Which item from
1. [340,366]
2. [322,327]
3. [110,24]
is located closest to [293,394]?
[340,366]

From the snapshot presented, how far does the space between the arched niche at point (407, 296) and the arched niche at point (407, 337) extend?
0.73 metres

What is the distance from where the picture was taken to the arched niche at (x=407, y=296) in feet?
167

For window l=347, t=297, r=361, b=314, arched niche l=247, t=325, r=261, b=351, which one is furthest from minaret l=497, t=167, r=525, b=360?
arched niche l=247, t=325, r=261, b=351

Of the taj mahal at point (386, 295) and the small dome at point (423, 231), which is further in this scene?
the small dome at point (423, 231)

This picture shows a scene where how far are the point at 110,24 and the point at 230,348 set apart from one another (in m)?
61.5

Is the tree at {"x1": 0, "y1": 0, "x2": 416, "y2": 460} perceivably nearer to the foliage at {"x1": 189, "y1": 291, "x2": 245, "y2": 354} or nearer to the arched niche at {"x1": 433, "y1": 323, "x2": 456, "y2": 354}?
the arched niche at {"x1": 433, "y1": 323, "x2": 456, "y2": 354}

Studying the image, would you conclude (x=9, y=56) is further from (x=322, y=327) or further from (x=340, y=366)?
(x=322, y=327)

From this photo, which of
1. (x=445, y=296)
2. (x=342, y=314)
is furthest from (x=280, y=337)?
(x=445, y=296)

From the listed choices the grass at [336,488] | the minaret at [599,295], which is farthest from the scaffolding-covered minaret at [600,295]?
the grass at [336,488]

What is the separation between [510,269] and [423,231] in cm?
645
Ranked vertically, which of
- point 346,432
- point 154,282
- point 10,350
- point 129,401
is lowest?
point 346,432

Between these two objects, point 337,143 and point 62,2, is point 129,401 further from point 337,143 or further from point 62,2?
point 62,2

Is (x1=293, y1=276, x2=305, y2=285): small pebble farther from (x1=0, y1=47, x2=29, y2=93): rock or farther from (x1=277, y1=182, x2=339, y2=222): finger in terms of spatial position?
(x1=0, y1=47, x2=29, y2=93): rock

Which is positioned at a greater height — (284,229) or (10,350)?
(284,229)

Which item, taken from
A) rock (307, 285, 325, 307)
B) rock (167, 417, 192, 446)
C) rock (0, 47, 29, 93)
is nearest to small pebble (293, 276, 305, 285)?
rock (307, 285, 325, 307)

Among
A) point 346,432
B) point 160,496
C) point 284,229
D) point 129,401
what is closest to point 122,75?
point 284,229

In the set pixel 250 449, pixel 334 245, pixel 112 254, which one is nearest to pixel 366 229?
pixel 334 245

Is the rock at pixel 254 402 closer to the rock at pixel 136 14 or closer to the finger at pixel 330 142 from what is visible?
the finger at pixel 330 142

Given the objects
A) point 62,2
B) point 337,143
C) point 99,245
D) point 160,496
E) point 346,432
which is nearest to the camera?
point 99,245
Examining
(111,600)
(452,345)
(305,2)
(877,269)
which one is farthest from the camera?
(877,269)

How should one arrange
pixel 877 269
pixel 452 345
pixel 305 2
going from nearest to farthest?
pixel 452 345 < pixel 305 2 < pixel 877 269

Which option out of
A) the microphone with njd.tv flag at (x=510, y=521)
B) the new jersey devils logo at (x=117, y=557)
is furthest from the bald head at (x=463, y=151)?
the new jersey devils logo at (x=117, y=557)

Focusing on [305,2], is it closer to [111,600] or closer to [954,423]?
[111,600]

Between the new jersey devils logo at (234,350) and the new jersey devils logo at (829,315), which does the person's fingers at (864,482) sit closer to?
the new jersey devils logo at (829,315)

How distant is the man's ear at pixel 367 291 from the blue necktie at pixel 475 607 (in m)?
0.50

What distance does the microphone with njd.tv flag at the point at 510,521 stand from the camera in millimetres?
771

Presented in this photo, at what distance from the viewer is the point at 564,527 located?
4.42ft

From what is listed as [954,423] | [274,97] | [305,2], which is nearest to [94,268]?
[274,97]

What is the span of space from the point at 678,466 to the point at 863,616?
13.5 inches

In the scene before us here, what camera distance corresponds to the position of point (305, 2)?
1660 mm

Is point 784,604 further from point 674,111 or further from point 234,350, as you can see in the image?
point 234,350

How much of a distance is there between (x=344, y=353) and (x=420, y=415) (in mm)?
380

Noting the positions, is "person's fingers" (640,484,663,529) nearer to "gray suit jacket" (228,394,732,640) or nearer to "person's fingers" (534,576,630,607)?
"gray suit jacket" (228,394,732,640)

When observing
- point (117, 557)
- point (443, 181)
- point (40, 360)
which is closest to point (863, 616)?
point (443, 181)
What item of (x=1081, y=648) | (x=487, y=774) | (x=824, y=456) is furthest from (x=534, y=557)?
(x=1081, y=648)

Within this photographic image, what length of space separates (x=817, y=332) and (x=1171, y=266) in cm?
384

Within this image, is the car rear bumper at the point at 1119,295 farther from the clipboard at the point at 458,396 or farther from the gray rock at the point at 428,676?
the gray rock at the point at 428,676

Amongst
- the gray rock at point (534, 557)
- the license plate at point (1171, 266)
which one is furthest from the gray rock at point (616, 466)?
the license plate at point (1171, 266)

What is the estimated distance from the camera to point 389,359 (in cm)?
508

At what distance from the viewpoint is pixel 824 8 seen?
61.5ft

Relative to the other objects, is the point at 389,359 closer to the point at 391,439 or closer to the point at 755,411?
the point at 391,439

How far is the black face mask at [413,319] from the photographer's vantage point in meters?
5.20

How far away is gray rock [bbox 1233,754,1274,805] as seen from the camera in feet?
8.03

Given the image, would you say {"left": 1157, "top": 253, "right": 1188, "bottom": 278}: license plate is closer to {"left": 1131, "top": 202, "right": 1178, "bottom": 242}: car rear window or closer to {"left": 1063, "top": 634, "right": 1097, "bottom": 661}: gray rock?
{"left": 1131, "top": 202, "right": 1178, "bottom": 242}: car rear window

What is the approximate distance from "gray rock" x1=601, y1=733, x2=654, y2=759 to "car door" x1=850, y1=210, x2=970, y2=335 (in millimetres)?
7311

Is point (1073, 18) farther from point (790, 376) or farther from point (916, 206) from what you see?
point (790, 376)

○ ○ ○ ○

Aim of the exercise:
Collect every line of the listing above that contains the word "taken", matching case, and copy each line in full.

Solved problem:
What is the distance from where the picture was taken to the arched niche at (x=407, y=296) in feet?
Which item, taken from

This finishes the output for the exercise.